_TEXTE ÉTUDIÉ:_
==*==

Une conséquence concrète de cette découverte de fraude massive et sophistiquée dans sa forme a été de donner un coup de projecteur sur la nécessité de renforcer les systèmes anti-fraude dans le secteur de l’aide — non limitée au Congo —, l’enjeu restant cependant de ne pas retarder la mise en œuvre des programmes d’urgence. Les scandales de pots-de-vin impliquant des professionnels de l’aide ne sont malheureusement pas nouveaux, mais en portant un éclairage particulièrement cru sur la corruption qui gangrène les ONG en RDC, l’enquête de The New Humanitarian éclaire sur les tabous existants. Sur neuf ONG internationales mises en cause par l’enquête, cinq seulement ont diligenté une enquête interne, et sur ces cinq, peu sont allées dans le détail. Les agents fraudeurs identifiés ont généralement été licenciés, mais au vu du climat d’impunité régnant dans le pays, cela n’a en rien empêché leur recrutement dans une autre ONG.

==*==

_DONNÉES FOURNIES:_
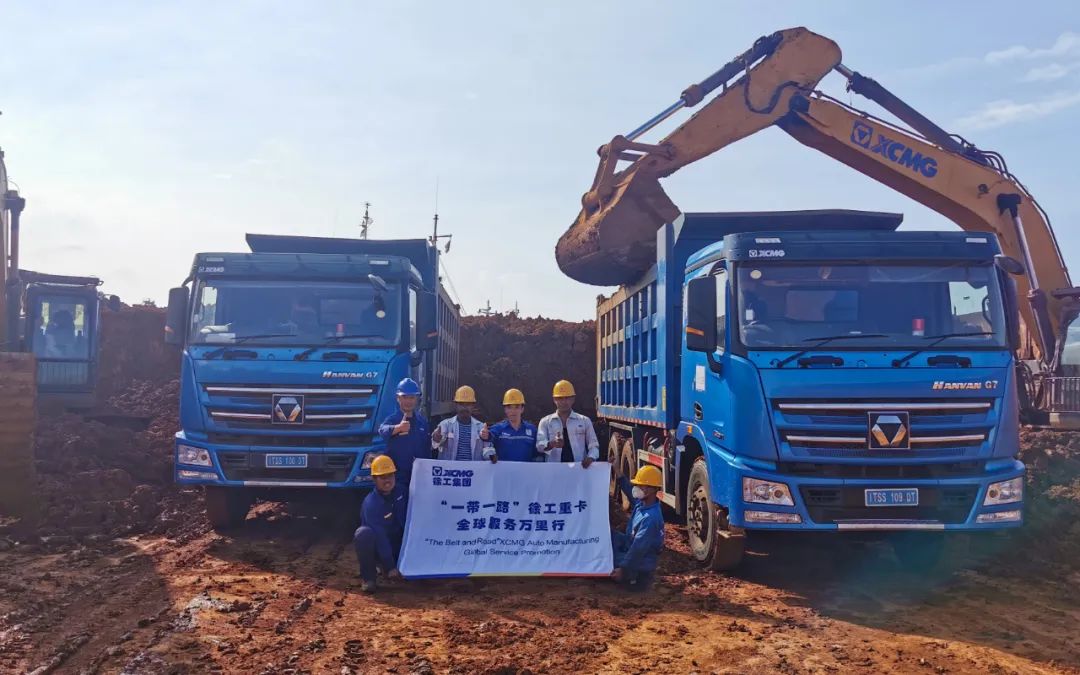 77779193永利汽车“走了出去”“扎下根来”！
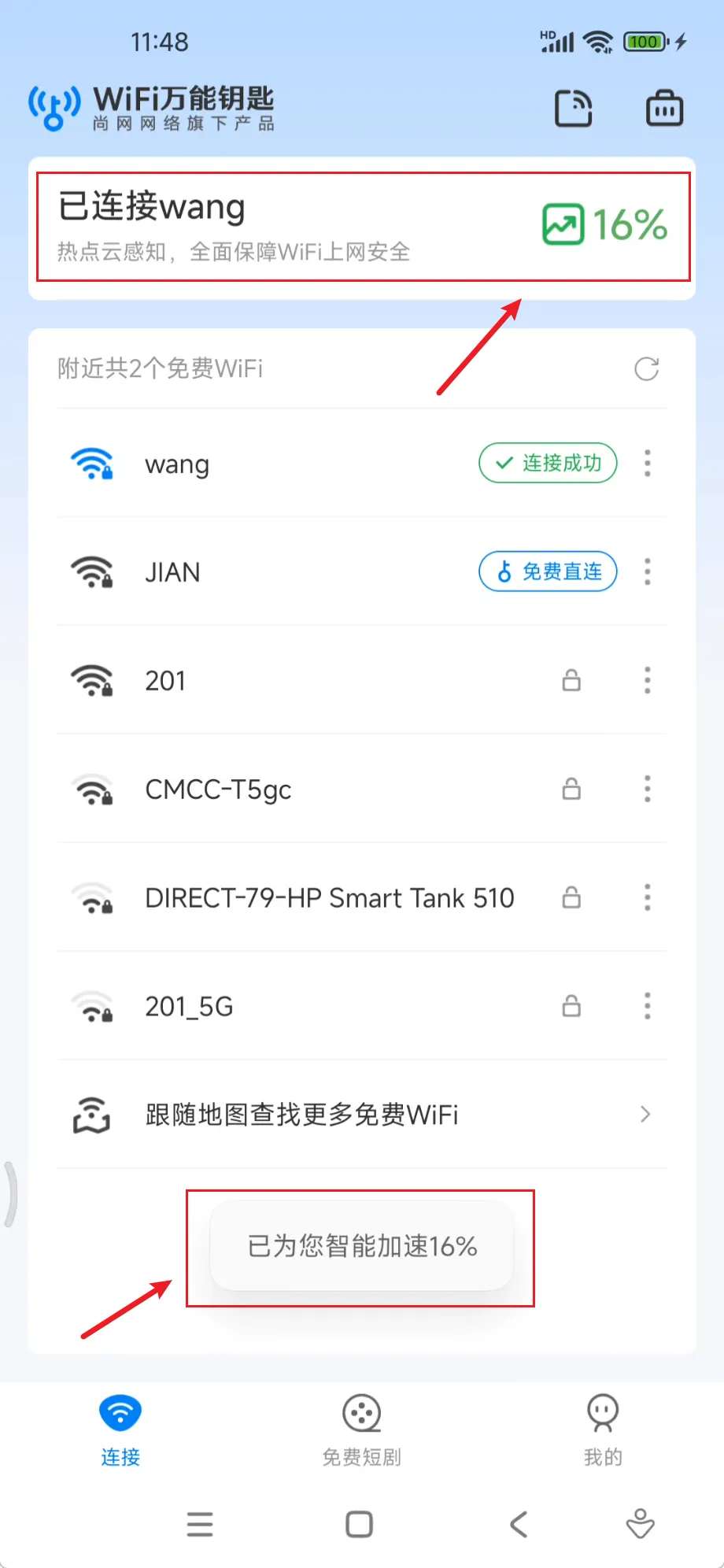 【分享】WIFI万能钥匙纯净版 2024.5.36无广告 免会员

==*==

_ACTIVITÉS PROPOSÉES:_
1. Indiquez si chacune des affirmations suivantes concorde avec le texte sur la fraude dans les ONG en RDC, en répondant par oui ou par non et en citant à l’identique les mots du texte qui tranchent. (a) Sur les neuf ONG internationales mises en cause, cinq ont mené une enquête interne. (b) La nécessité de renforcer les systèmes anti-fraude ne concerne que le Congo. (c) Le licenciement des agents fraudeurs a empêché leur embauche par une autre ONG.
2. Écrivez la suite du texte sur la fraude dans les ONG en RDC, en commençant juste après sa dernière phrase.
Ces données forment un matériau distinct du texte étudié.

_RÉPONSES PAR NUMÉRO:_
1.
(a) Oui : « Sur neuf ONG internationales mises en cause par l’enquête, cinq seulement ont diligenté une enquête interne ».
(b) Non : « non limitée au Congo ».
(c) Non : « cela n’a en rien empêché leur recrutement dans une autre ONG ».

2.
La RDC n’a bien sûr pas le monopole de telles pratiques, qui sont finalement révélatrices d’une défaillance de fond dans les systèmes de contrôle appliqués par les acteurs de l’aide. C’est en tout cas un paradoxe avec la professionnalisation de plus en plus marquée du secteur, qui ne cesse de créer de nouveaux cadres pour se border en termes de redevabilité financière. Si beaucoup d’efforts sont orientés vers les contrôles budgétaires, peu en comparaison est orienté vers la redevabilité opérationnelle, le contrôle qualité des opérations et la perception du service rendu par les personnes récipiendaires. Il serait cependant erroné de penser que le juste dosage est facile à trouver entre les nécessités de programme et les nécessités d’audit dans des contextes d’enveloppes financières qui sont généralement non extensibles.

Comment lutter contre ?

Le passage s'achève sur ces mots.